ABOUT THIS EXERCISE: Retype all of the data exactly as given.

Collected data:
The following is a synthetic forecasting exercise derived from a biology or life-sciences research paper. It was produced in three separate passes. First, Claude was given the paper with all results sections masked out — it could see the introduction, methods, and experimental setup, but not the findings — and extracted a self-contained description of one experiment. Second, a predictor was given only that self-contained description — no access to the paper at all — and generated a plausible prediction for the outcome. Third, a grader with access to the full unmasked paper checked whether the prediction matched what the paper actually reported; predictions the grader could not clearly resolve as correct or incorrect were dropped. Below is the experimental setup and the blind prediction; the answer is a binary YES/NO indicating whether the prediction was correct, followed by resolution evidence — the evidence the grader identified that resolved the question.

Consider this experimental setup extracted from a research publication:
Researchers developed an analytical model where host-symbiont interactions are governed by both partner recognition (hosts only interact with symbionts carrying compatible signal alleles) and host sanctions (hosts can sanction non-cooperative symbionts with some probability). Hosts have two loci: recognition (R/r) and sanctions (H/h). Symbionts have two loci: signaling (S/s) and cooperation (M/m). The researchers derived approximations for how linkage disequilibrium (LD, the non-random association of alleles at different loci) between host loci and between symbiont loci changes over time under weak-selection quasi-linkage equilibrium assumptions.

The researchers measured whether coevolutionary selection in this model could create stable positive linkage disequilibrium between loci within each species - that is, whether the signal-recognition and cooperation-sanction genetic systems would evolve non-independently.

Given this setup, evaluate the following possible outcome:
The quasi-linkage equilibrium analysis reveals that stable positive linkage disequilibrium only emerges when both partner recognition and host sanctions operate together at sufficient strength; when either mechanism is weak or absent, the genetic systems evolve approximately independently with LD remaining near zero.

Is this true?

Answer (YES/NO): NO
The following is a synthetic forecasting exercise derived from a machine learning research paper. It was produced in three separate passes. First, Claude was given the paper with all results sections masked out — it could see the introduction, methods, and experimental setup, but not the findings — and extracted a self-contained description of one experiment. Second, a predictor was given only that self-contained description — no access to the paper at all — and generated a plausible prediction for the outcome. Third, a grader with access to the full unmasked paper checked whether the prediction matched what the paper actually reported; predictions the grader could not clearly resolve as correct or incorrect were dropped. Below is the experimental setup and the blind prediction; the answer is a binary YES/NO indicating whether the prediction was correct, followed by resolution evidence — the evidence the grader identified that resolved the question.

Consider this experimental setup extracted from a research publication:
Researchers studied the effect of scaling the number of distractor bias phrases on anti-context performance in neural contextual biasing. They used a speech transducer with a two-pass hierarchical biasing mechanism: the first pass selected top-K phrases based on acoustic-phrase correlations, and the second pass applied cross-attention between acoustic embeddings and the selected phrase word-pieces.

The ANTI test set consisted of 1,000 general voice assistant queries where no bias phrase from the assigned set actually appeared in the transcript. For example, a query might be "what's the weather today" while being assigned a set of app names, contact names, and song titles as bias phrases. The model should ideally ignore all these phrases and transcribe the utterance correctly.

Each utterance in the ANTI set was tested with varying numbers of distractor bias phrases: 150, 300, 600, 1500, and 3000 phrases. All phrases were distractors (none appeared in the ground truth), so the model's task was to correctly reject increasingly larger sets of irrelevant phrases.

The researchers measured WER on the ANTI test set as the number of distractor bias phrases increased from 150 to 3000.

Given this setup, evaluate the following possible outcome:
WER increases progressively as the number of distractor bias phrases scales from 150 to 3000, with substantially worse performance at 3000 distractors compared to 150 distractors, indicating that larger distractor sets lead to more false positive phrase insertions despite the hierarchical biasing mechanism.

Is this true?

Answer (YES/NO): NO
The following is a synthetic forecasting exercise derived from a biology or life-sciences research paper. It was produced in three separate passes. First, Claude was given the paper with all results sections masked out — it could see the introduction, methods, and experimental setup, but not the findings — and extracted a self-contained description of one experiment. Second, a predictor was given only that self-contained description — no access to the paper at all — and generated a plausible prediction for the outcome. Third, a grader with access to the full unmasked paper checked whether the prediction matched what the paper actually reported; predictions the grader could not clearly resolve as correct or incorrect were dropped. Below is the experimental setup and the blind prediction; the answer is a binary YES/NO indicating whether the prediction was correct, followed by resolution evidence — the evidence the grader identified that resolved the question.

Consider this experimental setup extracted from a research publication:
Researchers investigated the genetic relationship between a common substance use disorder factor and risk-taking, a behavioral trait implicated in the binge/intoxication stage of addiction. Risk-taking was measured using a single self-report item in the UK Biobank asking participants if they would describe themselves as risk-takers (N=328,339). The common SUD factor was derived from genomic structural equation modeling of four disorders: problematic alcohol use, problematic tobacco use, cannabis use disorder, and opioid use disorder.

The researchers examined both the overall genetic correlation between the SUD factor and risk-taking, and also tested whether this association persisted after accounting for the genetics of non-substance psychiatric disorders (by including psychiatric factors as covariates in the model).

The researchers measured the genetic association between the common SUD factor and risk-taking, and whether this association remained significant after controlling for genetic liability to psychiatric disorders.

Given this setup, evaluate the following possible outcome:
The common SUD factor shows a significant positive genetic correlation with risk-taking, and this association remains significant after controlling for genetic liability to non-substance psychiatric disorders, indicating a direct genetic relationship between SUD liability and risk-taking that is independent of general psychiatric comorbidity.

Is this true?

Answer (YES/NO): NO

WRITTEN SOLUTION:
The following is a synthetic forecasting exercise derived from a biology or life-sciences research paper. It was produced in three separate passes. First, Claude was given the paper with all results sections masked out — it could see the introduction, methods, and experimental setup, but not the findings — and extracted a self-contained description of one experiment. Second, a predictor was given only that self-contained description — no access to the paper at all — and generated a plausible prediction for the outcome. Third, a grader with access to the full unmasked paper checked whether the prediction matched what the paper actually reported; predictions the grader could not clearly resolve as correct or incorrect were dropped. Below is the experimental setup and the blind prediction; the answer is a binary YES/NO indicating whether the prediction was correct, followed by resolution evidence — the evidence the grader identified that resolved the question.

Consider this experimental setup extracted from a research publication:
Researchers developed an analytical model where host-symbiont interactions are governed by both partner recognition (hosts only interact with symbionts carrying compatible signal alleles) and host sanctions (hosts can sanction non-cooperative symbionts with some probability). Hosts have two loci: recognition (R/r) and sanctions (H/h). Symbionts have two loci: signaling (S/s) and cooperation (M/m). The researchers derived approximations for how linkage disequilibrium (LD, the non-random association of alleles at different loci) between host loci and between symbiont loci changes over time under weak-selection quasi-linkage equilibrium assumptions.

The researchers measured whether coevolutionary selection in this model could create stable positive linkage disequilibrium between loci within each species - that is, whether the signal-recognition and cooperation-sanction genetic systems would evolve non-independently.

Given this setup, evaluate the following possible outcome:
The quasi-linkage equilibrium analysis reveals that stable positive linkage disequilibrium only emerges when both partner recognition and host sanctions operate together at sufficient strength; when either mechanism is weak or absent, the genetic systems evolve approximately independently with LD remaining near zero.

Is this true?

Answer (YES/NO): NO
The following is a synthetic forecasting exercise derived from a machine learning research paper. It was produced in three separate passes. First, Claude was given the paper with all results sections masked out — it could see the introduction, methods, and experimental setup, but not the findings — and extracted a self-contained description of one experiment. Second, a predictor was given only that self-contained description — no access to the paper at all — and generated a plausible prediction for the outcome. Third, a grader with access to the full unmasked paper checked whether the prediction matched what the paper actually reported; predictions the grader could not clearly resolve as correct or incorrect were dropped. Below is the experimental setup and the blind prediction; the answer is a binary YES/NO indicating whether the prediction was correct, followed by resolution evidence — the evidence the grader identified that resolved the question.

Consider this experimental setup extracted from a research publication:
Researchers studied the effect of scaling the number of distractor bias phrases on anti-context performance in neural contextual biasing. They used a speech transducer with a two-pass hierarchical biasing mechanism: the first pass selected top-K phrases based on acoustic-phrase correlations, and the second pass applied cross-attention between acoustic embeddings and the selected phrase word-pieces.

The ANTI test set consisted of 1,000 general voice assistant queries where no bias phrase from the assigned set actually appeared in the transcript. For example, a query might be "what's the weather today" while being assigned a set of app names, contact names, and song titles as bias phrases. The model should ideally ignore all these phrases and transcribe the utterance correctly.

Each utterance in the ANTI set was tested with varying numbers of distractor bias phrases: 150, 300, 600, 1500, and 3000 phrases. All phrases were distractors (none appeared in the ground truth), so the model's task was to correctly reject increasingly larger sets of irrelevant phrases.

The researchers measured WER on the ANTI test set as the number of distractor bias phrases increased from 150 to 3000.

Given this setup, evaluate the following possible outcome:
WER increases progressively as the number of distractor bias phrases scales from 150 to 3000, with substantially worse performance at 3000 distractors compared to 150 distractors, indicating that larger distractor sets lead to more false positive phrase insertions despite the hierarchical biasing mechanism.

Is this true?

Answer (YES/NO): NO
The following is a synthetic forecasting exercise derived from a biology or life-sciences research paper. It was produced in three separate passes. First, Claude was given the paper with all results sections masked out — it could see the introduction, methods, and experimental setup, but not the findings — and extracted a self-contained description of one experiment. Second, a predictor was given only that self-contained description — no access to the paper at all — and generated a plausible prediction for the outcome. Third, a grader with access to the full unmasked paper checked whether the prediction matched what the paper actually reported; predictions the grader could not clearly resolve as correct or incorrect were dropped. Below is the experimental setup and the blind prediction; the answer is a binary YES/NO indicating whether the prediction was correct, followed by resolution evidence — the evidence the grader identified that resolved the question.

Consider this experimental setup extracted from a research publication:
Researchers investigated the genetic relationship between a common substance use disorder factor and risk-taking, a behavioral trait implicated in the binge/intoxication stage of addiction. Risk-taking was measured using a single self-report item in the UK Biobank asking participants if they would describe themselves as risk-takers (N=328,339). The common SUD factor was derived from genomic structural equation modeling of four disorders: problematic alcohol use, problematic tobacco use, cannabis use disorder, and opioid use disorder.

The researchers examined both the overall genetic correlation between the SUD factor and risk-taking, and also tested whether this association persisted after accounting for the genetics of non-substance psychiatric disorders (by including psychiatric factors as covariates in the model).

The researchers measured the genetic association between the common SUD factor and risk-taking, and whether this association remained significant after controlling for genetic liability to psychiatric disorders.

Given this setup, evaluate the following possible outcome:
The common SUD factor shows a significant positive genetic correlation with risk-taking, and this association remains significant after controlling for genetic liability to non-substance psychiatric disorders, indicating a direct genetic relationship between SUD liability and risk-taking that is independent of general psychiatric comorbidity.

Is this true?

Answer (YES/NO): NO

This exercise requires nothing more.